-- start GIVEN RECORDS --

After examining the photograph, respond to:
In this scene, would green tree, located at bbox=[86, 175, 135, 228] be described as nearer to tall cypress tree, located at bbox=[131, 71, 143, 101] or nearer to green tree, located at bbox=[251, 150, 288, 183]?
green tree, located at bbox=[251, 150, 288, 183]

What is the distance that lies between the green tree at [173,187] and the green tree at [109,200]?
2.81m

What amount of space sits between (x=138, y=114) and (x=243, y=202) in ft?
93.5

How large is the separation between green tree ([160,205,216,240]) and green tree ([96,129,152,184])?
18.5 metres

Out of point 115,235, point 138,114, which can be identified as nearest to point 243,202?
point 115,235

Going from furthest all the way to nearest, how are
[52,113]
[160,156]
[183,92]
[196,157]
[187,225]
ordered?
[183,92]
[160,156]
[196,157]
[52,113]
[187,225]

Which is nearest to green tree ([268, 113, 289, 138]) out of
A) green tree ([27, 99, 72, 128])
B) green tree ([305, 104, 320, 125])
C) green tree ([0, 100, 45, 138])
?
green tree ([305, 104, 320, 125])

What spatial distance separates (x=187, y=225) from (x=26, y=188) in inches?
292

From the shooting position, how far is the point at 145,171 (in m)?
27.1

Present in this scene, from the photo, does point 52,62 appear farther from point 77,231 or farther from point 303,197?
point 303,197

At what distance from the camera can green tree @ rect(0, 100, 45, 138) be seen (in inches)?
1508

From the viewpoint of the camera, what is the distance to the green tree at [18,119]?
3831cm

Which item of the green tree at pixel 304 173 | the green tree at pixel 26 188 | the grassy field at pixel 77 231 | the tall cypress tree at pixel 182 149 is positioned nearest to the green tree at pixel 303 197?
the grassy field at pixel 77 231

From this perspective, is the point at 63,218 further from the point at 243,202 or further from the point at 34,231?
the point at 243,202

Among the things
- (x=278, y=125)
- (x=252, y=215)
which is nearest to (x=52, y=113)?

-- end GIVEN RECORDS --
-- start GIVEN RECORDS --

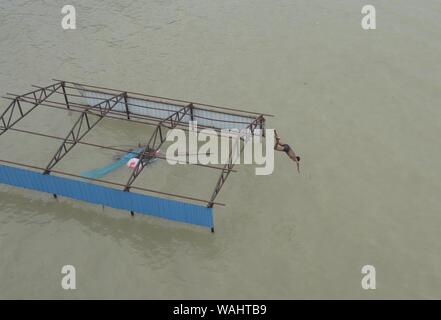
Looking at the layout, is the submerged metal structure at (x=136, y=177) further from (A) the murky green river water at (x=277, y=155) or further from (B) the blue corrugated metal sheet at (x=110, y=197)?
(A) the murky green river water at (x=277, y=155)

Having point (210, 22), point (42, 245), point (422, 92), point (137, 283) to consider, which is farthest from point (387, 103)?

-- end GIVEN RECORDS --
-- start GIVEN RECORDS --

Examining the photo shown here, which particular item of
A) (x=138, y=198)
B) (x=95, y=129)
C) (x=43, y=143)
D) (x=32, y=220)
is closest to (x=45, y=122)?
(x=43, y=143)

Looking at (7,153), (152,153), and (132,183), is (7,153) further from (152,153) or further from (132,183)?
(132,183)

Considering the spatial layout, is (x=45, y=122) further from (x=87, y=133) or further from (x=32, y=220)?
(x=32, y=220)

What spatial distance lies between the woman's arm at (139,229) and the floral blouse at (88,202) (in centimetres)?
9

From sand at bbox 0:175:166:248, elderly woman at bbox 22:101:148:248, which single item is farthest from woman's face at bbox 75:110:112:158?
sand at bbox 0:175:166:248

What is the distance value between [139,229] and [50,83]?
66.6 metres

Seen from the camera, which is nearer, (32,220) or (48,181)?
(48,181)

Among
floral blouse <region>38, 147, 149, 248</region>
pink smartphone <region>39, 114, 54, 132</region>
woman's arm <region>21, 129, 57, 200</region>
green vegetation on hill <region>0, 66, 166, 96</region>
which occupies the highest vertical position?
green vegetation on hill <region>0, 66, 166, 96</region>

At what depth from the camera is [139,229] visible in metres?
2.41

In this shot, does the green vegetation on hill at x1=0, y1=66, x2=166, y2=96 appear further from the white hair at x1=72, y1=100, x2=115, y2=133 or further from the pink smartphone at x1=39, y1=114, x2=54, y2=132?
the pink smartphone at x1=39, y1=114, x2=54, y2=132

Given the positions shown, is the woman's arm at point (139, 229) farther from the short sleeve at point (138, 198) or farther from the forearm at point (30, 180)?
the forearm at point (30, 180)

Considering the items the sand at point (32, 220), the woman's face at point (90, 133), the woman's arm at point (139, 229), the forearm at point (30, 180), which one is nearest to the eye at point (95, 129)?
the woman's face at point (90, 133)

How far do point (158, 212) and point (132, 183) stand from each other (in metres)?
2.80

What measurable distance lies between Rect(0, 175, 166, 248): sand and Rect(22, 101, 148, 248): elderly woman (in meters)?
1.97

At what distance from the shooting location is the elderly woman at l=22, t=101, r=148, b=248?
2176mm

-- end GIVEN RECORDS --

TASK REQUIREMENTS - Identify every line in the records above that contains the word "smartphone", and copy each of those lines.

RESPONSE -
pink smartphone <region>39, 114, 54, 132</region>
In this shot, does the green vegetation on hill at x1=0, y1=66, x2=166, y2=96 appear further from the white hair at x1=72, y1=100, x2=115, y2=133 or further from the pink smartphone at x1=39, y1=114, x2=54, y2=132?
the pink smartphone at x1=39, y1=114, x2=54, y2=132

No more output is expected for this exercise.